Houve avanços nos trabalhos junto às Comissões Bilaterais e junto ao Conselho Mundial de Igrejas. Também há mudanças na forma de realizar a representação anglicana junto à ONU.
  1. Na sua opinião, e tendo em vista os cenários que a Igreja já vive, seja do ponto de vista econômico, ético, ambiental, político, etc., qual deve ser o principal desafio do Conselho Consultivo Anglicano nos próximos anos?
Um dos desafios para os próximos anos é repensar o próprio papel do ACC como um dos instrumentos da Comunhão Anglicana. Diante das fragilidades do ACC, como a alta rotatividade de representantes, a possibilidade de ocorrer manipulação política e a experiência de polarizações em alguns assuntos, foi criada a Comissão de Fortalecimento do ACC. Ela reflete sobre o equilíbrio das decisões tomadas pelo ACC, fazendo um balanço com a reunião dos Primazes.
Outra tarefa importante tem sido refletir a eclesiologia da Comunhão Anglicana no sentido de avançar ou conter a tentativa de curialização da Igreja, especialmente nas iniciativas de ampliar o papel e o poder de decisão do arcebispo de Cantuária na comunhão global. 
No ACC17, ele assumiu pessoalmente a tarefa de conversar com ‘todas as pessoas’ que se sentissem desafiadas pelo assunto da sexualidade humana dentro da Comunhão Anglicana, diminuindo o peso do próprio papel do ACC, das comissões e grupos de trabalho, e das províncias representadas desejosas em dar continuidade ao assunto. Na ocasião, ele foi questionado se teria disponibilidade na sua agenda para cumprir essa imensa tarefa. Até o presente momento, ele não prestou relatório sobre o assunto.

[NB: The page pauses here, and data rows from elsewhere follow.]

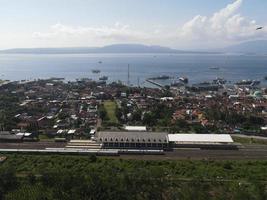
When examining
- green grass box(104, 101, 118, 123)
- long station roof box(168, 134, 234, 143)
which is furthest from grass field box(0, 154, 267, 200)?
green grass box(104, 101, 118, 123)

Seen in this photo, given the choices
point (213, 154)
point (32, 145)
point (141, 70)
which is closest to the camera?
point (213, 154)

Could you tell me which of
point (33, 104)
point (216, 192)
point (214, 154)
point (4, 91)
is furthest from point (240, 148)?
point (4, 91)

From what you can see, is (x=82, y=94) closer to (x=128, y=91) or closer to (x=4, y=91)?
(x=128, y=91)

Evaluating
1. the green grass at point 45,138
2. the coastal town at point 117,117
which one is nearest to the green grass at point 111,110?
the coastal town at point 117,117

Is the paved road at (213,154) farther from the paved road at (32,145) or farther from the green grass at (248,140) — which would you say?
the paved road at (32,145)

Foi lançada uma consulta por iniciativa do próprio arcebispo Justin Welby, através da Comissão de Fé e Ordem, sobre a mudança na legislação da Igreja da Inglaterra, por ocasião da eleição do próximo arcebispo de Cantuária, para incluir mais cinco pessoas no grupo votante (1 de cada região da Comunhão Anglicana). A intenção é ampliar a participação de outras Províncias fora da Inglaterra, para uma função que envolve atividades internacionais. Se houver um fórum global de eleição do arcebispo de Cantuária, a palavra do arcebispo ganha maior peso dentro da Comunhão. Eu não acredito que a eclesiologia anglicana seja nessa direção. Ampliar o fórum de eleição amplia o papel do arcebispo de Cantuária, sendo importante repensar o que significa ser primus inter paris, nesse contexto. Qualquer pessoa individual, grupo ou Igreja da Comunhão Anglicana pode responder às perguntas dessa consulta e justificar sua opinião. No entanto, considero esse instrumento de consulta bastante subjetivo e pouco representativo. Ele poderia ser acompanhado por um estudo mais sistemático, engajado e teológico sobre a eclesiologia das Igrejas Anglicanas e sobre o futuro da Comunhão Anglicana como um todo.